Write out each entry below exactly. Do not include the images.

>>>

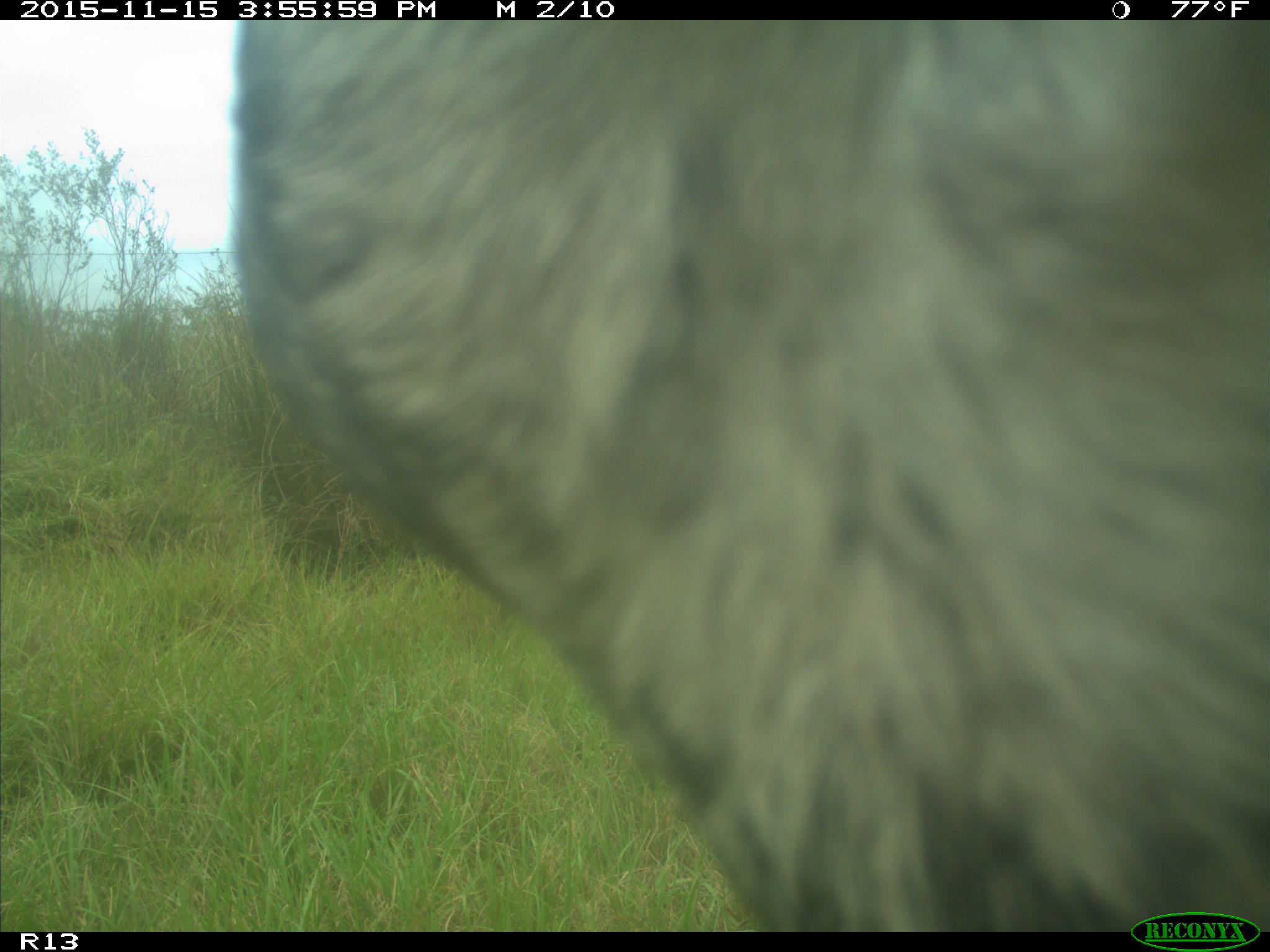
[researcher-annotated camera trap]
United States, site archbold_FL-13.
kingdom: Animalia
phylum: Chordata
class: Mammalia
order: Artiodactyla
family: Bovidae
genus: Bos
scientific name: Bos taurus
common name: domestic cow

<<<

Solution:
[researcher-annotated camera trap]
United States, site archbold_FL-13.
kingdom: Animalia
phylum: Chordata
class: Mammalia
order: Artiodactyla
family: Bovidae
genus: Bos
scientific name: Bos taurus
common name: domestic cow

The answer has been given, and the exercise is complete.